Corrosion-What is it?
Simply put corrosion is oxidation of the metal usually on the surface, but it can also occur as pitting, crevice or flaking.
Oxidation occurs on any metal surface when exposed to air & moisture
In the case of underwater camera equipment, there are a number of causes other than just air & moisture, the most common being galvanic corrosion, this is when two metals of different electrical potential are joined physically or by a conductive solution and are subjected to moisture, like salt water.
Each type of metal has a potential to conduct electrical energy, and the galvanic table list all metals in order of their potential rating. Any two metals joined with dissimilar ratings are likely to react with each other. The greater the potential difference between metals the faster the rate of corrosion.
Most metals react with with moisture & most metals The more noble metal will become the cathode while the less noble will become the anode, the greater the potential difference between the metals, the faster the anode will suffer corrosion.
As you can tell there are many variables with galvanic corrosion, and the best protection found so far to reduce the effect is the sacrificial anode. This works best when the anode is sized correctly to have the biggest effect.
So the physical size of the anode compared to the cathode, basically means the smaller the anode in relation to the cathode the higher the rate of corrosion of the anode.
This anode needs to give enough protection over a long enough period for our kit, preferably protecting between services. Obviously we all have different dive logs so most anodes overshoot the average divers experience, but they are always available as a spare for you to change.
However with worth noting that any sulfate’s or bacterial deposits left on your kit can also cause a continued cycle of attack even when out of the water.
This is another reason why metals corrode much faster in salty water than fresh water, but even faster when they are continually immersed & removed.
This is the most difficult environment to stop damage from occurring, which is why it’s so important to understand how to protect your valuable kit from corrosion or be resigned to renew it.
I have a routine of testing and replace failing surface sport kit that has been damaged by salt corrosion at least once a year!

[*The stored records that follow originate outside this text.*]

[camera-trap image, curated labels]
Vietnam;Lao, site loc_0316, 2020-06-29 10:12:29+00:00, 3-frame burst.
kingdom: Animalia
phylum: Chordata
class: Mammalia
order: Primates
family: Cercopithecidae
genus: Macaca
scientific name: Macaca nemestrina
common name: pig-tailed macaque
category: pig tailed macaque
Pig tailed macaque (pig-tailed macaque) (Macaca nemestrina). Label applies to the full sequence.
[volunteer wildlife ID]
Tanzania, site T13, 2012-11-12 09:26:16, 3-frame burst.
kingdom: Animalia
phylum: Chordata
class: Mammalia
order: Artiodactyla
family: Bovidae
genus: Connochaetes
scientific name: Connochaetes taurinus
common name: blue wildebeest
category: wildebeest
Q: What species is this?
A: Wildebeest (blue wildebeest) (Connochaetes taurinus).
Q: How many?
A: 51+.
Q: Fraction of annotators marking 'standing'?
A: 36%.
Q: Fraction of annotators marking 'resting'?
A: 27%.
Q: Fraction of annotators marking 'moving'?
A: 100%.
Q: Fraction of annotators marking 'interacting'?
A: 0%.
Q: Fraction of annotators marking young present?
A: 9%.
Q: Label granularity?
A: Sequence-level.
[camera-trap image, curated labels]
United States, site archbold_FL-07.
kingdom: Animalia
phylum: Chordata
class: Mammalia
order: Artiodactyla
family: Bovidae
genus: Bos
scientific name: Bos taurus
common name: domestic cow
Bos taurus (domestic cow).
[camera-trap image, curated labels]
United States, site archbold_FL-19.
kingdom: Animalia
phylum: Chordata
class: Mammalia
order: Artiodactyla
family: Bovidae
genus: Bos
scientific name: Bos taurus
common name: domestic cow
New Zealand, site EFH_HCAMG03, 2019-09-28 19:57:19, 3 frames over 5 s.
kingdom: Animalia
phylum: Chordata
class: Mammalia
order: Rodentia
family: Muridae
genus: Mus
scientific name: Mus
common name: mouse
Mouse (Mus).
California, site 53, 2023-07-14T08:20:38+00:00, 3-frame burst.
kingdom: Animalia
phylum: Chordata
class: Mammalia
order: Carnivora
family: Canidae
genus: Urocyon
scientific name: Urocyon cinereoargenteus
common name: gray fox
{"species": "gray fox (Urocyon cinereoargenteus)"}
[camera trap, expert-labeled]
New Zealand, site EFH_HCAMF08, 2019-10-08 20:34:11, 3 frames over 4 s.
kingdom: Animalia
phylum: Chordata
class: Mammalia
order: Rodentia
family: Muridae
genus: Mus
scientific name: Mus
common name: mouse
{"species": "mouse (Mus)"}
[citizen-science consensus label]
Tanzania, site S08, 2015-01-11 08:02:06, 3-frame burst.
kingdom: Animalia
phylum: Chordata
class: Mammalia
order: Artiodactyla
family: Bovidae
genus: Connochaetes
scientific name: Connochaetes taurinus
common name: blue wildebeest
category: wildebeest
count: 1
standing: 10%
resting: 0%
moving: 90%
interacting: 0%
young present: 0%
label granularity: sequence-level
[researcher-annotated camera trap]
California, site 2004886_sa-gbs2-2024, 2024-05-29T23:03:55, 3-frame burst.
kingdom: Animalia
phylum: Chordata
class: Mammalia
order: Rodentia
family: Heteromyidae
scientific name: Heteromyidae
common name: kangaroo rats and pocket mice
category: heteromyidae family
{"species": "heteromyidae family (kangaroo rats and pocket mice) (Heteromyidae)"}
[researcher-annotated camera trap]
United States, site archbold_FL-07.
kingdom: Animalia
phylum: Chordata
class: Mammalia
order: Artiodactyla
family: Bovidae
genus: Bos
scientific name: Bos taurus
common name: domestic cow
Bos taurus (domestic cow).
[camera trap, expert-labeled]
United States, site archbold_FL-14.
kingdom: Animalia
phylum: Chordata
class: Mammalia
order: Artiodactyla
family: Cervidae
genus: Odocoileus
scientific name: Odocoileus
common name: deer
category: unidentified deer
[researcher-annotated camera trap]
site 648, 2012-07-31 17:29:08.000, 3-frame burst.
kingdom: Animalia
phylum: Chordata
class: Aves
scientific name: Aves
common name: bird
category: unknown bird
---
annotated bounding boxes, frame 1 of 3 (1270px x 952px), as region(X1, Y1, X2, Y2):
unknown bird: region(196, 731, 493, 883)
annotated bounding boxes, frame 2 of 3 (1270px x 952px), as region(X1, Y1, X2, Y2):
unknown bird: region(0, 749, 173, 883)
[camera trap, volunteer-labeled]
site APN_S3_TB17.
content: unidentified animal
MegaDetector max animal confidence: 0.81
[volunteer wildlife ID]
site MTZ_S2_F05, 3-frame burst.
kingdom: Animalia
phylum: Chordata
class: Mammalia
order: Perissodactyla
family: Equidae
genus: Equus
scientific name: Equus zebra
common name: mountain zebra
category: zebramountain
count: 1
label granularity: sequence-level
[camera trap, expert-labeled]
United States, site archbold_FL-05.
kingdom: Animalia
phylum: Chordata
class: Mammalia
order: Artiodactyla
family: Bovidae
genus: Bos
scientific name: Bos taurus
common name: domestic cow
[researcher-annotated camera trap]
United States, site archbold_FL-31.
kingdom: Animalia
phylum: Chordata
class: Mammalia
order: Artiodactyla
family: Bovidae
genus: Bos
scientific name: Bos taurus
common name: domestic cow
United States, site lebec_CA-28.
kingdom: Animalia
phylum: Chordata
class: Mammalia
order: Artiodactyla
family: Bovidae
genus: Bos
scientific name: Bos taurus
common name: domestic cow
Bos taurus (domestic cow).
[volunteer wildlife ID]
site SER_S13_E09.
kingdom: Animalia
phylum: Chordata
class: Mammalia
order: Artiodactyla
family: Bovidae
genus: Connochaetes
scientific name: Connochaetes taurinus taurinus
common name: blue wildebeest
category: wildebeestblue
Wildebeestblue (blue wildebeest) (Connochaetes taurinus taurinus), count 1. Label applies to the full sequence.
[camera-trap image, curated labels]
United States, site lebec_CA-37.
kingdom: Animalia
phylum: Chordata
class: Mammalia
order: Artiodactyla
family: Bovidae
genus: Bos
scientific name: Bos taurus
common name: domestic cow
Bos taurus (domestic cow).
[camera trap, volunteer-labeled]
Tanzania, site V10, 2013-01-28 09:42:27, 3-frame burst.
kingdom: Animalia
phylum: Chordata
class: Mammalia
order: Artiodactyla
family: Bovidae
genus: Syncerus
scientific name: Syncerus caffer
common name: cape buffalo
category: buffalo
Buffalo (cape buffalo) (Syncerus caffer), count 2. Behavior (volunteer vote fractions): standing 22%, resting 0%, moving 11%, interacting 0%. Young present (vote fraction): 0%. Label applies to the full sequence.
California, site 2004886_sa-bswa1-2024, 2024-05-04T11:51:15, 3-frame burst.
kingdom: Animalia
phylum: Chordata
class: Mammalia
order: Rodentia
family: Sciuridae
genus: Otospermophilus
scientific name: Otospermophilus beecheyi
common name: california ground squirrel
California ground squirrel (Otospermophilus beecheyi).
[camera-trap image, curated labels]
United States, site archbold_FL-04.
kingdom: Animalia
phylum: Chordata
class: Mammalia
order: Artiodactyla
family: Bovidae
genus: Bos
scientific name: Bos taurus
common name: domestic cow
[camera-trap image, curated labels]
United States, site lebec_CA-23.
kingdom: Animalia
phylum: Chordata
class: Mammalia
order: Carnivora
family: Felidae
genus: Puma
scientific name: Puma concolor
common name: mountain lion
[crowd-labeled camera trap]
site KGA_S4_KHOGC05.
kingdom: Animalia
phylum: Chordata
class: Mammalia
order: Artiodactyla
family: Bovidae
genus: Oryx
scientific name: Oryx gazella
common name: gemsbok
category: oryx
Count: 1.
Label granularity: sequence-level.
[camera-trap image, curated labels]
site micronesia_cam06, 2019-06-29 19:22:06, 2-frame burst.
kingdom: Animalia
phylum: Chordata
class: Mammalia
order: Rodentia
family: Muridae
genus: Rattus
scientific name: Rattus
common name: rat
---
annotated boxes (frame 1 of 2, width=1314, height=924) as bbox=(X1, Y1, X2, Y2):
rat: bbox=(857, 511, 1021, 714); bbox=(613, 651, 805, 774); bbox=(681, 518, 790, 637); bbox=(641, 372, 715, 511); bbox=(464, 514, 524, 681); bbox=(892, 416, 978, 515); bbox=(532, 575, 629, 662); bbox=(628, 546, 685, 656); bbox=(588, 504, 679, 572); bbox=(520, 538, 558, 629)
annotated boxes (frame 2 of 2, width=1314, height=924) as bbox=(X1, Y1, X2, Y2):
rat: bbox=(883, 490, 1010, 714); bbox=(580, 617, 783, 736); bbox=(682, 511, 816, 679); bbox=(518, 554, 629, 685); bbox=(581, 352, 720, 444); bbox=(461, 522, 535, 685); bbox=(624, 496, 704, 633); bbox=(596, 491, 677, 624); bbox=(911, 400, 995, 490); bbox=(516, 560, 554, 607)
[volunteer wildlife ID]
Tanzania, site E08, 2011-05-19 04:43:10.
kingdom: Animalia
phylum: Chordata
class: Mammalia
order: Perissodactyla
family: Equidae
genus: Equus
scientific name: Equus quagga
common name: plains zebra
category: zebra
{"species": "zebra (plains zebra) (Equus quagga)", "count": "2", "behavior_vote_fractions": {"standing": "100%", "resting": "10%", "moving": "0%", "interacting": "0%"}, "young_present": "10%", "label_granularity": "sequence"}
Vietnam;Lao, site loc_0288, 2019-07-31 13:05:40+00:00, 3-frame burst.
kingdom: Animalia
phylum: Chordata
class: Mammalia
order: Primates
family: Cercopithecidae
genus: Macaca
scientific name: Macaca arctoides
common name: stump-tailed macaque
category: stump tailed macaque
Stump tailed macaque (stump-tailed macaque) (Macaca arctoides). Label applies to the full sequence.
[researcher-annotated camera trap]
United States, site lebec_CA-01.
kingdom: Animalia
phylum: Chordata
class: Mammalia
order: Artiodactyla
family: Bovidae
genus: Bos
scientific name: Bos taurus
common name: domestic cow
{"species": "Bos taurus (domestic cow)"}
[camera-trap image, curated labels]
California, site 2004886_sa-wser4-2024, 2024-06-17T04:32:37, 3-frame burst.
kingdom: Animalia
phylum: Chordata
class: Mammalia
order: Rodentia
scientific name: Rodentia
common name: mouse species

The piece of kit I find most vulnerable and is critical to safety, is the carabineer this is not easy to dismantle or clean thoroughly and sometimes I am on the water for several days, getting wet/dried repeatedly, any surface wet sports will suffer the same problems with critical kit and often replacement is the only option.
Obviously most manufacturers try to limit this corrosion so it’s worth thinking about the efficiency and relevance of the presence of any protective coatings, barriers, inhibitors and of course the efficiency of the electrolytic, what contaminants the water has that you are diving in, is it fresh but in an area with harmful deposits e.g. iron ore, chemicals, acidic or alkaline and of course wether it is fresh water or salty.
I think you will agree understanding the problem is probably enough, finding out what contaminants are effecting your housing on any trip, is probably way beyond most mortals!